PASSAGE GIVEN
.....

I see. You say you won't debate; you calling somebody wrong is not debating? I would say that's another unrealistic view of the world.

(I freely admit that it's possible somebody reported it privately to TiVo as much as 3 weeks ago instead of the 2 weeks ago that it was reported here. That doesn't change the validity of any of my points)


----------



## hershey4 (May 31, 2006)

Customers have every right to be frustrated that Tivo has these quality problems. 

As a recent long time Series 2 previously satisfied user who recently converted to P4+mini, I am astounded at the number and nature of bugs I have encountered since "upgrading". It is extremely frustrating and totally a 180 turnaround from the Tivo I used to know. And as a Software Engineer I fully appreciate the importance of planned release cycles and proper testing, but I can still be annoyed at the bug itself and any delays in giving me my fix.

.....

EXERCISE SET
1. Answer the following questions about the TiVo forum excerpt.
(a) According to the first post, how long ago was the issue reported in the thread?
(b) What setup does hershey4 say they recently converted to?
(c) What profession does hershey4 state they have?
2. Rewrite the part of the TiVo forum excerpt that opens with the words containing "I see. You say" and closes with "(May 31, 2006)", replacing "unrealistic" with "impractical".
3. Extend the TiVo forum excerpt, beginning after its last sentence.

.....

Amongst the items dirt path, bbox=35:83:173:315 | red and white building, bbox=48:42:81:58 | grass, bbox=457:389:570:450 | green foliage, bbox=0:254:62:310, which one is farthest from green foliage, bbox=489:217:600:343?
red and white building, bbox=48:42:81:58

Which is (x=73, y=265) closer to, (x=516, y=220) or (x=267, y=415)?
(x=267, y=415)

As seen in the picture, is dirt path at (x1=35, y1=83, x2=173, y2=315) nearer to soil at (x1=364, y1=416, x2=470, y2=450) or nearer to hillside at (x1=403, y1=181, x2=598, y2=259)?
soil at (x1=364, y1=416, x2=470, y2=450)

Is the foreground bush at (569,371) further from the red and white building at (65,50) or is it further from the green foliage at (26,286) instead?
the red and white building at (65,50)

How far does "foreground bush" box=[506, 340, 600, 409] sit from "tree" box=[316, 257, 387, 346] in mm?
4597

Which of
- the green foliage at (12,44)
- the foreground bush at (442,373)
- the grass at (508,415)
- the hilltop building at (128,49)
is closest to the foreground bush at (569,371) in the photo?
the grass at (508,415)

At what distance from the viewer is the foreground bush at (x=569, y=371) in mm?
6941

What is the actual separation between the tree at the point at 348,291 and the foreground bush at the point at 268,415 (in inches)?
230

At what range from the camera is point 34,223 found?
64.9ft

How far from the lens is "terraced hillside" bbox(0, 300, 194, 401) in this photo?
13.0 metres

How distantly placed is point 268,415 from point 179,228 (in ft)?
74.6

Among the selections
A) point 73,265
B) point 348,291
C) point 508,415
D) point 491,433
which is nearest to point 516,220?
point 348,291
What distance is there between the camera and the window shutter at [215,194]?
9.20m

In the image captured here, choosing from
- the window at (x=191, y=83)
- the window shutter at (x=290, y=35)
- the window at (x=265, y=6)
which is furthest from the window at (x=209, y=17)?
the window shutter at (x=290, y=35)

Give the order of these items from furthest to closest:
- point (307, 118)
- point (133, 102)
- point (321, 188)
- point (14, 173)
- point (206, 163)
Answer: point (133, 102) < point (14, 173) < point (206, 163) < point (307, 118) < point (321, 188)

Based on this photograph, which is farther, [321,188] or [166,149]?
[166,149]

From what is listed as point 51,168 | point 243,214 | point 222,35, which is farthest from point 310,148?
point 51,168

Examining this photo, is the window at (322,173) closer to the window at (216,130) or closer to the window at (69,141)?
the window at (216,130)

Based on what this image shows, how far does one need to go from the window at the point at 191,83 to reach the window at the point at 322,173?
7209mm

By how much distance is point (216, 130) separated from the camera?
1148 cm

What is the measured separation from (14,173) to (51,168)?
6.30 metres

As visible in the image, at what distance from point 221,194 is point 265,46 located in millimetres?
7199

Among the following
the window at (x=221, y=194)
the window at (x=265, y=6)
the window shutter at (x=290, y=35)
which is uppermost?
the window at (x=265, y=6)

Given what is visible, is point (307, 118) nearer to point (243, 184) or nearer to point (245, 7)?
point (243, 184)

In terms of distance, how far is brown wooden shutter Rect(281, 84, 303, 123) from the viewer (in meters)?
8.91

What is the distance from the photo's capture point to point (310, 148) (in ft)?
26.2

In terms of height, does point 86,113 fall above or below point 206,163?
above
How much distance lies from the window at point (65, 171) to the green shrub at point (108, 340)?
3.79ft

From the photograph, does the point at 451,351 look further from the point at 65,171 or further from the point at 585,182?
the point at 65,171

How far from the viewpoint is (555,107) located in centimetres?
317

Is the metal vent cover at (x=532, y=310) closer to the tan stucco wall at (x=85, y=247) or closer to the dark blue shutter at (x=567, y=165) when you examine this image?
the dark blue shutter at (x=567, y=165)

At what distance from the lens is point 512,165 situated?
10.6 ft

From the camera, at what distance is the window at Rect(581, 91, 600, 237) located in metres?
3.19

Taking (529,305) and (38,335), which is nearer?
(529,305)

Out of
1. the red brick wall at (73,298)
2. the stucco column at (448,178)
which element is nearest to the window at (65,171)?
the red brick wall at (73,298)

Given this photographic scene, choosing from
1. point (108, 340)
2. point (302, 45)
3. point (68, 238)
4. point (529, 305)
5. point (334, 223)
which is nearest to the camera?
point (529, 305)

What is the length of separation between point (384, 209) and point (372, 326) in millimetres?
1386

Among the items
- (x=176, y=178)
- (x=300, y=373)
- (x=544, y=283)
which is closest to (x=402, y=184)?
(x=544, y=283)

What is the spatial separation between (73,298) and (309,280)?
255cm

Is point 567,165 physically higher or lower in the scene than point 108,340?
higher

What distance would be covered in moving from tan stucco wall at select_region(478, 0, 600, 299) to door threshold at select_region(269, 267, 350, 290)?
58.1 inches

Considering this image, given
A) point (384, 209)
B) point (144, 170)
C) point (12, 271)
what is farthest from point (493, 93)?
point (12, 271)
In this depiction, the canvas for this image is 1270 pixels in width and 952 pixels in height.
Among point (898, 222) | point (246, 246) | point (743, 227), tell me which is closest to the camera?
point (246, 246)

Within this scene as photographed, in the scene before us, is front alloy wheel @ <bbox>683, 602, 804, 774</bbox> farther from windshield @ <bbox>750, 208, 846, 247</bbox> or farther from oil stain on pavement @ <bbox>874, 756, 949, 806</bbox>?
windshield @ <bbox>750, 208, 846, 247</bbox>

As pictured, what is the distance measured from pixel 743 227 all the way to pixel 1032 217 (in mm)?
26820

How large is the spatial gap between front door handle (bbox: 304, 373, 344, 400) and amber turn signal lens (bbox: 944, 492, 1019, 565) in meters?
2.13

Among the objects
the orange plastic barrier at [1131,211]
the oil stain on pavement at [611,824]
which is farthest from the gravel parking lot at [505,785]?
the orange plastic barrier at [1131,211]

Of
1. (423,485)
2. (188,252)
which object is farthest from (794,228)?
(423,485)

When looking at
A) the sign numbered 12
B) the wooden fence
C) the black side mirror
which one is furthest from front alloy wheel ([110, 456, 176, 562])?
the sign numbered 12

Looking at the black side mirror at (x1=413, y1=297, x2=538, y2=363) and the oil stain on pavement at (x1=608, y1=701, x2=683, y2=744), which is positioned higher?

.....

TASK RESULTS
1.
(a) Two weeks ago.
(b) P4+mini.
(c) Software Engineer.

2.
I see. You say you won't debate; you calling somebody wrong is not debating? I would say that's another impractical view of the world.

(I freely admit that it's possible somebody reported it privately to TiVo as much as 3 weeks ago instead of the 2 weeks ago that it was reported here. That doesn't change the validity of any of my points)


----------



## hershey4 (May 31, 2006)

3.
Making excuses for them just lowers the bar and accepts mediocrity instead of excellence we have come to expect from Tivo.


----------



## VideoNavi (Dec 7, 2004)

The Fall Update 20.3.7.1a appears to rolling out to Premiere and Premiere4's. It fixed my C501 errors on a mini. According to tier 2 support there is a grouping of dealer TSNs that get the update about the same time.


----------



## DigitalDawn (Apr 26, 2009)

Often us dealers get updates last. :-(


----------



## David55125 (Oct 22, 2013)

Fyi....The Fall updates to my XL4 and Premiere 4 fixed the C501 error on both of my minis.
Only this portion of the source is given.